• WHAT THIS EXERCISE ASKS:
#1 Decide whether each statement agrees with the golf wedge patent text. Answer yes or no for each, and quote the exact words from the text that decide it.
(a) A pitching wedge may have a loft of about 56 degrees.
(b) Deeper grooves impart more spin to a ball.
(c) Excessive backspin is never detrimental.
#2 According to the golf wedge patent text, what range of lofts do lofted wedges typically have?
#3 Continue the golf wedge patent text after its last sentence.

Golf club

Abstract

A set of golf club wedges each having a club face (10) is disclosed wherein the lofts of the individual clubs progressively increases. The hitting surface of each club head may take the form of an insert (12) that includes a series of grooves, the design of which is varied from club to club to provide increasing friction with loft. As a result, a golfer can impart the same amount of spin to a golf ball with each of the wedges despite a substantial difference in loft and club head swing speed between the respective clubs. In addition, the surface roughness of the hitting surface may also be increased as loft increases to further control the spin imparted to the ball.

Description

This application claims priority under 35 U.S.C. § 371 based on International Application No. PCT/US02/36990, filed Nov. 18, 2002; published as WO 03/045507 on Jun. 5, 2003; which claims priority to U.S. Provisional Application Ser. No. 60/331,513, filed Nov. 19, 2001 and U.S. Provisional Application Ser. No. 60/351,623, filed Jan. 23, 2002.

This invention relates to golf clubs and, more particularly, to a set of wedges having related physical characteristics enabling a golfer to more accurately control relatively short golf shots to a green.

BACKGROUND OF THE INVENTION

As golf clubs have evolved over the years, modern golfers often carry three and sometimes four wedges to enhance the accuracy of golf shots to a green from about 120 yards or less. The distance a club is designed for is dependent primarily on the loft angle of the club face. For example, a pitching wedge may have a loft of about 50 degrees and sand wedges a loft of about 56 degrees. Relatively recently, lofted wedges have become popular with lofts typically varying between 58 and 64 degrees. Obviously, the distance for which a particular club is used varies significantly from golfer to golfer but for low handicap golfers there is usually a significant difference in shot distance achieved when using a pitching wedge and a lofted wedge.

In addition to club loft, the flight of a golf ball is affected also by the surface of the club which strikes the ball. It is known that the spin control of a ball is affected by the depth and placement of grooves in the face of the club as well as the friction characteristics of the club face surface. Higher friction club face surfaces will impart more spin to a ball as will larger width grooves, sharper edged grooves, deeper grooves and more closely spaced grooves. The ability to impart backspin to a golf ball tends to prevent the ball from moving in a forward direction after it lands on the green and therefore is usually beneficial, but excessive backspin can be detrimental in some cases. For elite golfers, the ability to impart the same backspin to a ball for any of a number of highly lofted clubs would be advantageous.

The principal object of this invention is to provide a series of wedges which vary considerably in loft wherein the spin rate imparted to a golf ball is approximately the same for each wedge, for a comparable swing.

SUMMARY OF THE INVENTION

In accordance with the invention, a series of wedges (for example, four) having different lofts is provided. The defining parameters of the grooves of the individual clubs are progressively varied depending on loft, to provide increased friction with increased loft. By varying the grooves in the faces as a function of club loft, a series of wedges is provided in which the same spin rate can be achieved with each of the clubs in the series.

The wedges may utilize a club face of a constant surface roughness so that, regardless of club loft, the surface friction is held constant and only the grooves of each club are varied to provide the changing impact friction required to provide constant spin rate. Alternatively, the frictional characteristics of the striking face surfaces of the clubs may also be controlled to provide progressively increasing surface friction from the lower lofted clubs to the higher lofted clubs.

• DATASET EXCERPT:
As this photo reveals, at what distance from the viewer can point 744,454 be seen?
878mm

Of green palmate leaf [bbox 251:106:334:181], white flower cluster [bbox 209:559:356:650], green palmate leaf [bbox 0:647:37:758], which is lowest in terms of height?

• RESPONSE LIST:
#1
(a) No: "a pitching wedge may have a loft of about 50 degrees"
(b) Yes: "Higher friction club face surfaces will impart more spin to a ball as will larger width grooves, sharper edged grooves, deeper grooves and more closely spaced grooves."
(c) No: "excessive backspin can be detrimental in some cases"

#2 Lofted wedges typically have lofts between 58 and 64 degrees.

#3
In accordance with a further feature of the invention, the hitting surface of the club is formed by an insert made of a material which will not loose its frictional characteristics or groove shapes as rapidly as industry common wedges with use. This is a problem with clubs having surfaces roughened by abrasive blasting. The insert enables the constant spin rate characteristic described above to be retained even after practicing sand shots over long periods of time.

THE DRAWINGS

FIG. 1 is a front elevational view showing the face of a wedge in accordance with a preferred embodiment of the invention;

FIG. 2 is a bottom plan view of the wedge;

FIG. 3 is a side elevational view of the wedge;

FIG. 4 is a rear elevational view of the wedge; and

FIG. 5 comprises a series of schematic illustrations showing the groove configuration for a series of four wedges in accordance with the preferred embodiment of the invention.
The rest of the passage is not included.